## AIM
Retype the portion of the history of mathematics text that starts with "- early 17thC, Fermat" and goes on through "Mersenne studied them.", keeping every word unchanged.

## PROVIDED PASSAGE
History of mathematics

History of mathematics

Number theory:

rational numbers, perfect numbers & prime numbers - used by Pythagoreans 6th-5thC BC
- numbers were regarded by Pythagoreans as patterns of dots which form characteristic figures, as on the sides of a dice; although we use Arabic symbols, which have no resemblance to these dot-patterns, we still call numbers "figures", ie. shapes.
- hence square numbers, triangular, cubic, pyramidal numbers, etc.
- addition of even numbers formed oblong numbers, where the ratio of the sides represented exactly the concordant intervals of the musical octave
law of signs (ie. multiply 2 negative numbers results in a positive) - known by Babylonians & Indians in 3rdC BC
- but negative numbers rejected by Greeks & Europeans until Renaissance when used to represent debt in businesses!
irrational numbers accepted after theory of Eudoxus (c. 370 BC)
prime numbers:
- 300BC: Euclid gives a proof of the Fundamental Theorem of Arithmetic: Every integer can be written as a product of primes in an essentially unique way
- Euclid also showed that if the number 2ⁿ - 1 is prime then the number 2^n-1(2ⁿ - 1) is a perfect number
- 1603: Cataldi found the factors of all numbers up to 800 and also a table of all primes up to 750 (there are 132 such primes)
- early 17thC, Fermat proved a speculation of Albert Girard that every prime number of the form 4 n + 1 can be written in a unique way as the sum of two squares and was able to show how any number could be written as a sum of four squares. The number of the form 2ⁿ - 1 also attracted attention because it is easy to show that if unless n is prime these number must be composite. These are often called Mersenne numbers M_n because Mersenne studied them.

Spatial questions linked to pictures
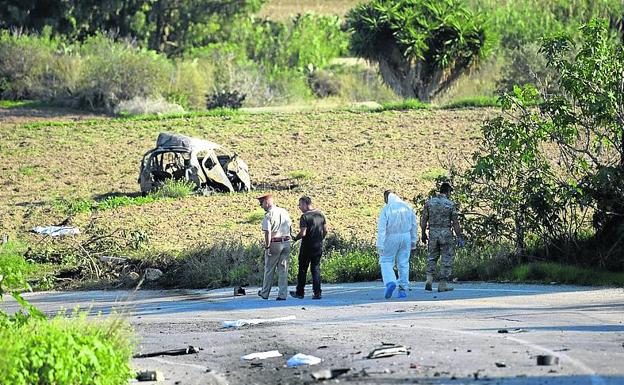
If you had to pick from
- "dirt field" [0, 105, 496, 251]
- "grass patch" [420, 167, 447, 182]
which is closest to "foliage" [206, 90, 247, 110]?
"dirt field" [0, 105, 496, 251]

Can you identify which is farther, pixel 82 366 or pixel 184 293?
pixel 184 293

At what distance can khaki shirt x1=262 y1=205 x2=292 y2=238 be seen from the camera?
871 inches

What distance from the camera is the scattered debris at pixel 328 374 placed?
14.4m

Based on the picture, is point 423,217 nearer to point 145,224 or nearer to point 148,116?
point 145,224

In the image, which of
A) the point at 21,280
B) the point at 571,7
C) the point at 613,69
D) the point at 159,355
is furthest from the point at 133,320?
the point at 571,7

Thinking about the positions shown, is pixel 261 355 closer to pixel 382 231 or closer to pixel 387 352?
pixel 387 352

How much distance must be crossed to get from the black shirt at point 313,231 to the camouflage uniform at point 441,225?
173 cm

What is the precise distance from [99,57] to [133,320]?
39.9 meters

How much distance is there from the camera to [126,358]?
48.2ft

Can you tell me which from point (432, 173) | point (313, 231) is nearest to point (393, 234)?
point (313, 231)

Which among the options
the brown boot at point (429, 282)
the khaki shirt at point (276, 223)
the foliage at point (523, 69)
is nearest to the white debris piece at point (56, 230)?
the khaki shirt at point (276, 223)

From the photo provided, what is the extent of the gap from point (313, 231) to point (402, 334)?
193 inches

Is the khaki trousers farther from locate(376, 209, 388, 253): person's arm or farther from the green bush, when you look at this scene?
the green bush

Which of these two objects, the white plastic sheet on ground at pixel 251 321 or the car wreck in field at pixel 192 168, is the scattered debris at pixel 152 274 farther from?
the car wreck in field at pixel 192 168
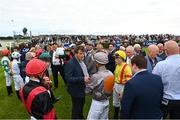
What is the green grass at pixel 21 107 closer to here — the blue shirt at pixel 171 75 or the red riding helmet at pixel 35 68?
the blue shirt at pixel 171 75

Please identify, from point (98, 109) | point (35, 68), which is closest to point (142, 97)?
point (35, 68)

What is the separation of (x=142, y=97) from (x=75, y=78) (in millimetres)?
2642

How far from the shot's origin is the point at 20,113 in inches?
400

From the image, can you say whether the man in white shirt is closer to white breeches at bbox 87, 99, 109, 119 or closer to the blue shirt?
the blue shirt

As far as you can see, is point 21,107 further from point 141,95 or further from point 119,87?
Result: point 141,95

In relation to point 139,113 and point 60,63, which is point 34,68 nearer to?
point 139,113

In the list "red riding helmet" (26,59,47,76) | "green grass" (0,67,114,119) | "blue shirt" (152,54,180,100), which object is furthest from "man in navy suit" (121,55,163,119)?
"green grass" (0,67,114,119)

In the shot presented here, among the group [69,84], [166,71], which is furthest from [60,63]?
[166,71]

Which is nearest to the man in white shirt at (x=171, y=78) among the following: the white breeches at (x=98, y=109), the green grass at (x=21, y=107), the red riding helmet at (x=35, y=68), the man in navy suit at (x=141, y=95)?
the man in navy suit at (x=141, y=95)

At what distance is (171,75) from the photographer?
5723mm

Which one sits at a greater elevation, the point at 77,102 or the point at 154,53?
the point at 154,53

## WORKED SOLUTION
- early 17thC, Fermat proved a speculation of Albert Girard that every prime number of the form 4 n + 1 can be written in a unique way as the sum of two squares and was able to show how any number could be written as a sum of four squares. The number of the form 2ⁿ - 1 also attracted attention because it is easy to show that if unless n is prime these number must be composite. These are often called Mersenne numbers M_n because Mersenne studied them.